- _SUPPLIED RECORDS_

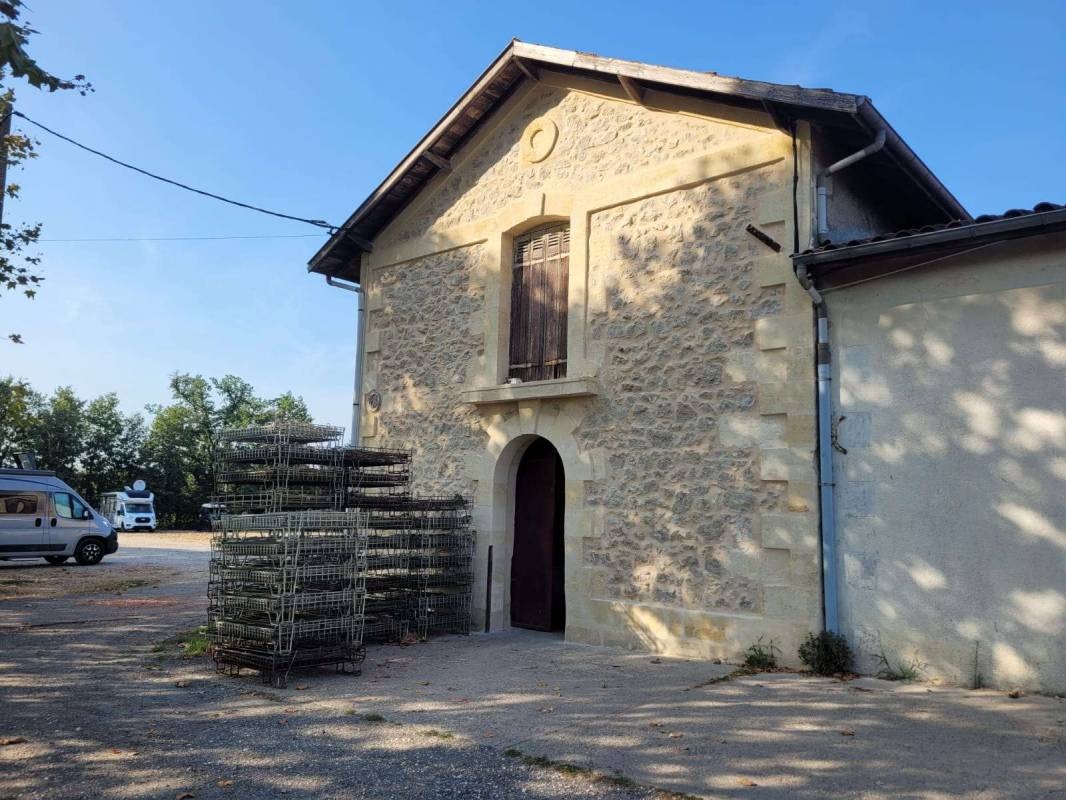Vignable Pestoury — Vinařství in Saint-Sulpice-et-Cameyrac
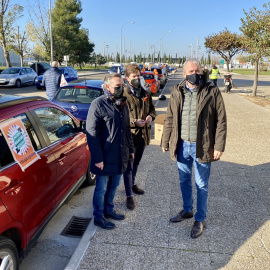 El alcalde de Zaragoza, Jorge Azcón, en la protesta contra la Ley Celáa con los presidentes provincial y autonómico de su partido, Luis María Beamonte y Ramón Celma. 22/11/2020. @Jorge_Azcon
--
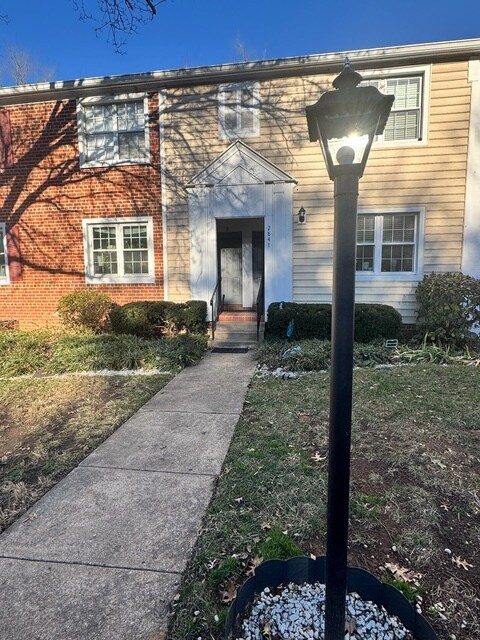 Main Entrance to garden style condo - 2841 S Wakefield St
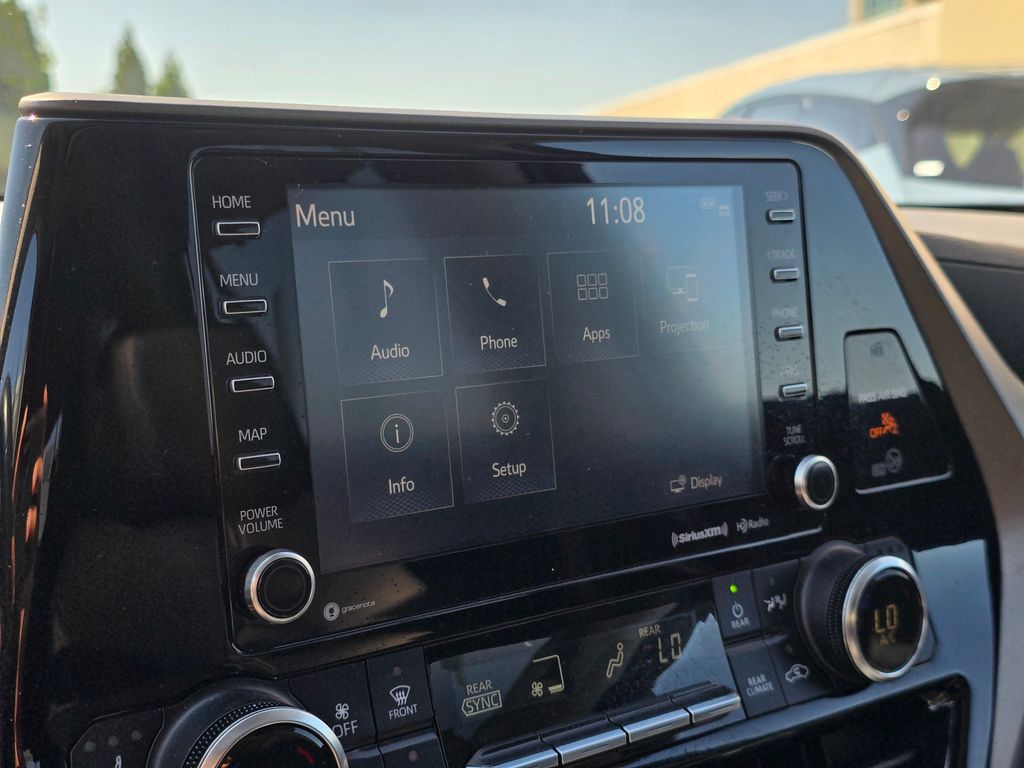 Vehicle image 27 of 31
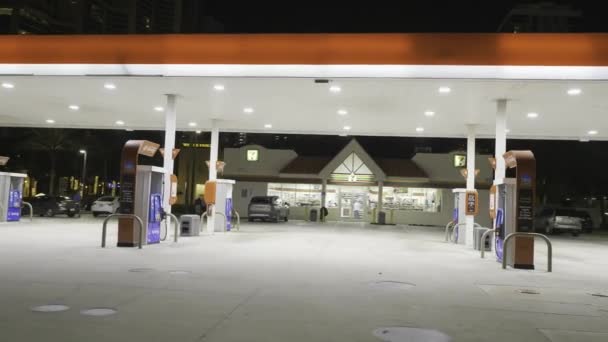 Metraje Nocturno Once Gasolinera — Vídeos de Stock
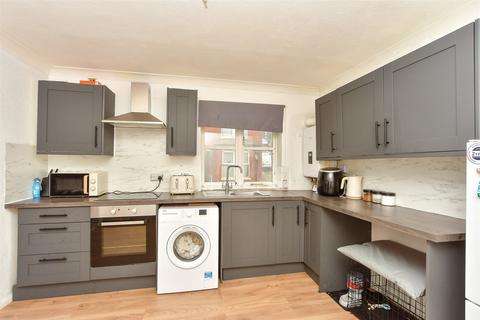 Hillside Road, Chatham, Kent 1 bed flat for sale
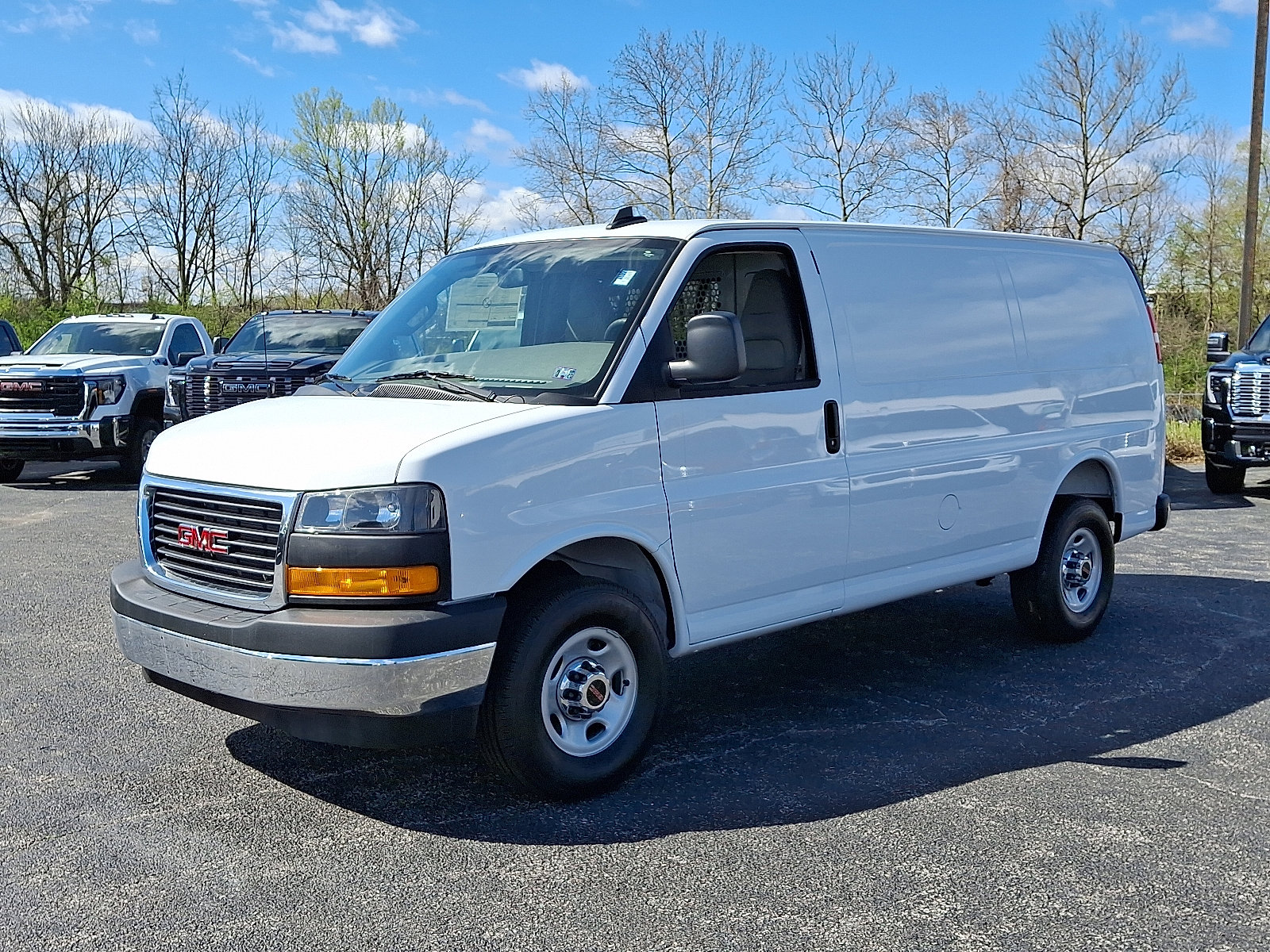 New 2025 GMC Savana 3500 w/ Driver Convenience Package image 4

- _ACTIVITY_
Your answer should be the exact lines above from the one containing "Vignable Pestoury —" through the one containing "El alcalde de", with both end lines kept and the pictures removed, please.

- _SOLUTION_
Vignable Pestoury — Vinařství in Saint-Sulpice-et-Cameyrac
 El alcalde de Zaragoza, Jorge Azcón, en la protesta contra la Ley Celáa con los presidentes provincial y autonómico de su partido, Luis María Beamonte y Ramón Celma. 22/11/2020. @Jorge_Azcon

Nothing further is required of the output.